Monday, January 29, 2007

Ten-Year-Olds and Fast-Moving Cents

There’s hope for the youth of America yet. I was at the Community Recreation Center pool recently, in the men’s locker room, when I overheard a conversation between a couple of boys, maybe 10 years old. The first thing I overheard was one of the lads passing along that time-honored chestnut about pennies dropped from the Empire State Building.


He was excitedly telling the other boy about such a penny’s lethal properties. As much as I understand these things, it ain’t so, wind resistance and a penny’s trifling mass considered. Still, I heard the very same notion at about the same age, probably at the lunch table at Woodridge Elementary, where much grade-school lore was traded. Good to know that word-of-mouth lore, true, false or otherwise, is still with us. No doubt people thought the telephone, and then radio and TV, and now the Internet, would make such a thing obsolete. Not at all.

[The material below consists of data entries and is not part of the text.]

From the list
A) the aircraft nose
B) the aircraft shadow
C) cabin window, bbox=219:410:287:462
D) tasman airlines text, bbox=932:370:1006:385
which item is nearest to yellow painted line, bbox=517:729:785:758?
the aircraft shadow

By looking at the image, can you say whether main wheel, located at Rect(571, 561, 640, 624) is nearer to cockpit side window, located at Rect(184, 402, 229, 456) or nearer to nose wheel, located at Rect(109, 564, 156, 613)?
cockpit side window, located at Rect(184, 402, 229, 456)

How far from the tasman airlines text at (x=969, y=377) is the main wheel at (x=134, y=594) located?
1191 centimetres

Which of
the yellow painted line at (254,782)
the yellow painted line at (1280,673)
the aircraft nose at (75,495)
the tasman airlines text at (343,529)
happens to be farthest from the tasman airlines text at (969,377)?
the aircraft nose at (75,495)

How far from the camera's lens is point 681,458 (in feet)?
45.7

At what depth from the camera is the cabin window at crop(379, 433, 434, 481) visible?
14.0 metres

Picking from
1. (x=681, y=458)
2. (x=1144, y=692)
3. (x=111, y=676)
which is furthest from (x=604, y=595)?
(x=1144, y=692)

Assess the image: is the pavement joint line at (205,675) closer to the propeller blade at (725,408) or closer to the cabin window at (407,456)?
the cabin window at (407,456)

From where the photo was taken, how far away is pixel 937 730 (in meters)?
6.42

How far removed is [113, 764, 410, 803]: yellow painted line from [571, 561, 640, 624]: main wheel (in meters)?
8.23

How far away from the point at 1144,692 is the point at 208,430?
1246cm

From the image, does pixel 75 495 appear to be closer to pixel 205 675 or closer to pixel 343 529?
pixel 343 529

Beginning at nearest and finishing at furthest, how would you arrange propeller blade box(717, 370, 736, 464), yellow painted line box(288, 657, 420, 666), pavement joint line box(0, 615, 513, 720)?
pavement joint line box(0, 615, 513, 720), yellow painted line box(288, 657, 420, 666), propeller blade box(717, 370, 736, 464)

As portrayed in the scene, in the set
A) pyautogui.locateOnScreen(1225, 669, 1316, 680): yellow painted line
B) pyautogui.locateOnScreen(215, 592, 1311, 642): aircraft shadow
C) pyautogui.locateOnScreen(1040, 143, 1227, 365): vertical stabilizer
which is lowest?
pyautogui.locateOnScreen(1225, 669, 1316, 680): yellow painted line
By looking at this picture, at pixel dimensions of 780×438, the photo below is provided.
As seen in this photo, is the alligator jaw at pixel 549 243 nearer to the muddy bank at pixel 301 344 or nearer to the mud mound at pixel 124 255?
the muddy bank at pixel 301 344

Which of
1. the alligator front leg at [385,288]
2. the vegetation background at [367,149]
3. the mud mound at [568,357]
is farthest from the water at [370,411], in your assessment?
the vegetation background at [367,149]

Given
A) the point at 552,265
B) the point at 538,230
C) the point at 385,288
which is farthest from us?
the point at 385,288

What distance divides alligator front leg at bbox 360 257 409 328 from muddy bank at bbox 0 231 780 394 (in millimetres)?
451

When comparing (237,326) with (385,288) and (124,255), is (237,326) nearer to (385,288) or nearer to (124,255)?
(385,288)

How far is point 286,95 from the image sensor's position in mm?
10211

Like many conversations, juvenile or more grown up, the topic shifted quickly, and before long they were talking about the Titanic, the movie. Or rather, movies, because they spent some time determining whether a really cool scene -- in which “a guy fell off the back of the ship onto a propeller-thingee” (Ow, said the other boy) – was in the new movie or the “old-timey” one. They couldn’t quite decide, but no matter. It’s good to know that the big-damn-deal-big-budget sinking ship movie hasn’t completely eclipsed the older, and in some ways, superior version.